Une tendance encore accentuée lorsque le contrat avec le fournisseur est renouvelé sans négociation ou au dernier moment. « Si un professionnel a besoin d’un nouveau contrat du jour au lendemain, l’opérateur va lui proposer le prix d’approvisionnement au dernier moment sur le marché », alerte Nicolas Goldberg. Les marges de négociations sont alors extrêmement limitées.

Au-delà de cette tendance, certains professionnels affirment aussi que les nouveaux prix pratiqués par les opérateurs sont parfois bien plus élevés que les prix de l’électricité sur le marché, avec également des frais de résiliation de plusieurs milliers d’euros, les empêchant de faire jouer la concurrence pour trouver un tarif plus avantageux chez un autre opérateur. Des cas confirmés par le ministère de l’Economie. « Des entreprises ont refusé toute négociation des contrats.

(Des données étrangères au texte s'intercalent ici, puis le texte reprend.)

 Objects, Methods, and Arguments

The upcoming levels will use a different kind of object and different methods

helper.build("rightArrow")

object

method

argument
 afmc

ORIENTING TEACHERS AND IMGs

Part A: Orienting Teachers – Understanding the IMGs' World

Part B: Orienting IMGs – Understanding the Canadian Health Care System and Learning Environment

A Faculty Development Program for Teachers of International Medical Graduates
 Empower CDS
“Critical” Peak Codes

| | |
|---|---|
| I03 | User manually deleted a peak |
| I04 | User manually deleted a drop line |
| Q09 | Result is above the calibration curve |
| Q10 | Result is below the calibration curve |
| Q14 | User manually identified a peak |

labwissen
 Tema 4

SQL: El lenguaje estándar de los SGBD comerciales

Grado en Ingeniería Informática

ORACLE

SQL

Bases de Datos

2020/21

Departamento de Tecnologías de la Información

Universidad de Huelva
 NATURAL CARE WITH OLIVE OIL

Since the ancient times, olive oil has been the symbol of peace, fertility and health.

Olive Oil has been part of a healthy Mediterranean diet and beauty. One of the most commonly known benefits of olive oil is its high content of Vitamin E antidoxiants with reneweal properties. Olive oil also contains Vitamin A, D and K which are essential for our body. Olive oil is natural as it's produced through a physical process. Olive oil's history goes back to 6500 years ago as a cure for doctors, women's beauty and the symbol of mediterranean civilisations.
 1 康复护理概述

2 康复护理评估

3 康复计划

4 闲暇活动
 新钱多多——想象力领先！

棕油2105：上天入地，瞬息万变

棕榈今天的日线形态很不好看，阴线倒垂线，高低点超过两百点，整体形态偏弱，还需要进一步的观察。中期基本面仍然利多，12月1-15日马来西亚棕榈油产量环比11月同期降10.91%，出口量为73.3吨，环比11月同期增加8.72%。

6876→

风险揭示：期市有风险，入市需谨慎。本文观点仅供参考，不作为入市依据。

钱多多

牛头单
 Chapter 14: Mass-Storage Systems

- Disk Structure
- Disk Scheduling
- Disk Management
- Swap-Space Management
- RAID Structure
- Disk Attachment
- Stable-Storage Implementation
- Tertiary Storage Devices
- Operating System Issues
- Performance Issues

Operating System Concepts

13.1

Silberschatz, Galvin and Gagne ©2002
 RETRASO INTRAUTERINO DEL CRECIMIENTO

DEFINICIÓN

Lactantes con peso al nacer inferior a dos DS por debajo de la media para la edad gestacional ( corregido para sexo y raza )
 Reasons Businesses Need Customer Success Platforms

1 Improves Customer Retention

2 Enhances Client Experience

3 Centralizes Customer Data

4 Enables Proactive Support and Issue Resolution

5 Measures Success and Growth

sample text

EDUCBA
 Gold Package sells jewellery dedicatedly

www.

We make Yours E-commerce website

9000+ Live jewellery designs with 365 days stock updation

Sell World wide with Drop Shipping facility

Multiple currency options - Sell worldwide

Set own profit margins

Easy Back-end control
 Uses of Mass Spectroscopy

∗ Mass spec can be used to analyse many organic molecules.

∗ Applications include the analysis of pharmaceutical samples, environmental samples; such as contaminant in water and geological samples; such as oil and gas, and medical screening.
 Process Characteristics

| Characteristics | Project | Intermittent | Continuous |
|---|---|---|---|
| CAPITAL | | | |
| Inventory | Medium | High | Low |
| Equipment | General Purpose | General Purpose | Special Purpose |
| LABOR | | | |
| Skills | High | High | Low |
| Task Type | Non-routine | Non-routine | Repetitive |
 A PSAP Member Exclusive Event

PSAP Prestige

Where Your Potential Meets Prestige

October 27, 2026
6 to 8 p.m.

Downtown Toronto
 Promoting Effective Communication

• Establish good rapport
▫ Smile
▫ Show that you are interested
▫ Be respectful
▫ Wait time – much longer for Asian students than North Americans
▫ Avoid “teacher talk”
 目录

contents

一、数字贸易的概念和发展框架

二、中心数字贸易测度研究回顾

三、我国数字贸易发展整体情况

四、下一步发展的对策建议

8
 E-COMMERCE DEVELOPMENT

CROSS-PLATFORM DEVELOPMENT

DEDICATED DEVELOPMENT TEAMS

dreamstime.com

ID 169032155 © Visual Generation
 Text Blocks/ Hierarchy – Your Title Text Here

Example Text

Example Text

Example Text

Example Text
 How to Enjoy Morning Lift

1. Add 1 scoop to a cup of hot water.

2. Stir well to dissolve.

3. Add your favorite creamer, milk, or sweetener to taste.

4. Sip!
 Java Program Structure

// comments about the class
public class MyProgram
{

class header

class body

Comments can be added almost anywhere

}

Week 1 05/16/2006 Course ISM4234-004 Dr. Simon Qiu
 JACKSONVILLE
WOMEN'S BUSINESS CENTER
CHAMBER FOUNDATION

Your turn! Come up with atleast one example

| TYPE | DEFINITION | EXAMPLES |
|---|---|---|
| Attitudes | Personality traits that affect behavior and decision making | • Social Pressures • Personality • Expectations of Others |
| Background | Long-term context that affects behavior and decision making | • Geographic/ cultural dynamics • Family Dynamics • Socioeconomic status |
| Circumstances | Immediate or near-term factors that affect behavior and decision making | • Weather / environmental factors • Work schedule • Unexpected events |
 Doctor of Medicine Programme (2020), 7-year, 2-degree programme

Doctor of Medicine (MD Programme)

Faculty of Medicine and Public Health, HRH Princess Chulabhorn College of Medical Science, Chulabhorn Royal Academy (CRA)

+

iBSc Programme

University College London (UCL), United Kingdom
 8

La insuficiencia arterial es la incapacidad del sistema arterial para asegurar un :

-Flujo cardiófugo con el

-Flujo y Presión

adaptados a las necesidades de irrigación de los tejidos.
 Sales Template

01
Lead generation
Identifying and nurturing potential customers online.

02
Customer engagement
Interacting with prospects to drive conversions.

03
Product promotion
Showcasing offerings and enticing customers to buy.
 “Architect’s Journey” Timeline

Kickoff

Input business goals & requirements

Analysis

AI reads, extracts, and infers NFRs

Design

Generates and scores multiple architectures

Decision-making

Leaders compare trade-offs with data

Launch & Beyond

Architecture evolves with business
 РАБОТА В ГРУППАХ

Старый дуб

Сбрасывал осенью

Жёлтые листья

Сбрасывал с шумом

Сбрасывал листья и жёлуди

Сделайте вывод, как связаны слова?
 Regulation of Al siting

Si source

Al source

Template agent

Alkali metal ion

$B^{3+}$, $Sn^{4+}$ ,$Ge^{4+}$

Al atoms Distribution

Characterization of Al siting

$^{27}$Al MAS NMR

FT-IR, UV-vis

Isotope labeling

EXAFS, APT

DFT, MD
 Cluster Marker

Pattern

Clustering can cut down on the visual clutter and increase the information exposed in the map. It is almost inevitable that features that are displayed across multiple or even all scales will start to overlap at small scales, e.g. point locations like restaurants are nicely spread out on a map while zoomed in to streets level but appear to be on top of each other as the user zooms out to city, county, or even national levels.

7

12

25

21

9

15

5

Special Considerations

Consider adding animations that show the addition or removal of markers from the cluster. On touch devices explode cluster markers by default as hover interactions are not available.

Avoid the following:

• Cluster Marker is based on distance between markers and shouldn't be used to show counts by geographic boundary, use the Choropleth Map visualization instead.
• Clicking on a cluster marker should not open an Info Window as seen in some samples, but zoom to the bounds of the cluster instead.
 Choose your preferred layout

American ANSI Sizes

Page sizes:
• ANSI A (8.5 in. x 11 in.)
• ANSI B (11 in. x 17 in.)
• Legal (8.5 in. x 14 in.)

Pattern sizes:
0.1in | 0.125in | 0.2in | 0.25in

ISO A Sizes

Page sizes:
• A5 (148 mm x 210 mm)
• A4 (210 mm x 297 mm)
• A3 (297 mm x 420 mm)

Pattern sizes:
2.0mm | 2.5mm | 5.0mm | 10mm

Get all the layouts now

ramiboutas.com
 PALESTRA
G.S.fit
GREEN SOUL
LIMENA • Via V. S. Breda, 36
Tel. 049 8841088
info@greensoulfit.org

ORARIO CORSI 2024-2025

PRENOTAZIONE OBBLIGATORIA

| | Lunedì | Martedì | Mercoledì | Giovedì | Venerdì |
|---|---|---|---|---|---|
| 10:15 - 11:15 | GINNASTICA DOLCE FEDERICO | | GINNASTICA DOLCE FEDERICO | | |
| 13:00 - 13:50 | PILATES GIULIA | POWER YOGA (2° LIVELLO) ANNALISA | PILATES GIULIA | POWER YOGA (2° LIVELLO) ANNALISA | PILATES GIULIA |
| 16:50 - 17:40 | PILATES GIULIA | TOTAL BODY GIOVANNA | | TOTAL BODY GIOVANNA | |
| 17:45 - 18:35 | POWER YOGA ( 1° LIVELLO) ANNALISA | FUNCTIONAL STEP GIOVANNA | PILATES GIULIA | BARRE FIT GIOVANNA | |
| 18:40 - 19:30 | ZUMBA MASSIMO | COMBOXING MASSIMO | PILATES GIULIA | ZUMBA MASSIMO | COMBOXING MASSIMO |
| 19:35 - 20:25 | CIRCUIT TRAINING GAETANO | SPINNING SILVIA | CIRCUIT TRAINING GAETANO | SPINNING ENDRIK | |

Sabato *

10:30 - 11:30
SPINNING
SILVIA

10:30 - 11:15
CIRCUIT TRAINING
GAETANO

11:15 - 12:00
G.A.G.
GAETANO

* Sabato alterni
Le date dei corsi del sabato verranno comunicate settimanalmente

Vous avez des entreprises qui ont accepté de renégocier mais avec des frais de résiliation trop élevés », a tonné le ministre de l’Economie, Bruno Le Maire, mardi 3 janvier après une réunion avec les fournisseurs d’énergie.

« Certaines entreprises ont mis le couteau sous la gorge des PME. »

Bruno Le Maire, ministre de l’Economie

Face à l’envolée des prix et aux dérives constatées de certains opérateurs, le gouvernement a donc décidé de hausser le ton. « Les fournisseurs n’aident pas suffisamment les boulangers et les PME », a martelé mardi Bruno Le Maire. Après la réunion à Bercy, les fournisseurs d’énergie se sont ainsi engagés à mettre en place des facilité de paiements pour les TPE et PME en difficulté de trésorerie et à accepter de résilier des contrats très désavantageux passés avec certains boulangers.

Les opérateurs devront également faire apparaître le bénéfice de l’amortisseur électricité sur la facture de janvier 2023. Ce mécanisme mis en place par le gouvernement, et effectif depuis le 1er janvier, doit permettre de réduire en moyenne de 20% les factures d’électricité des professionnels en 2023.

Si les fournisseurs ne respectent pas ces engagements, le gouvernement a promis de révéler les noms des mauvais élèves et de renforcer leur taxation. « On peut toujours prélever davantage sur les fournisseurs d’énergie que ce que nous faisons aujourd’hui », a menacé Bruno Le Maire. Les professionnels, eux, attendent avec inquiétude leur prochaine facture d’électricité.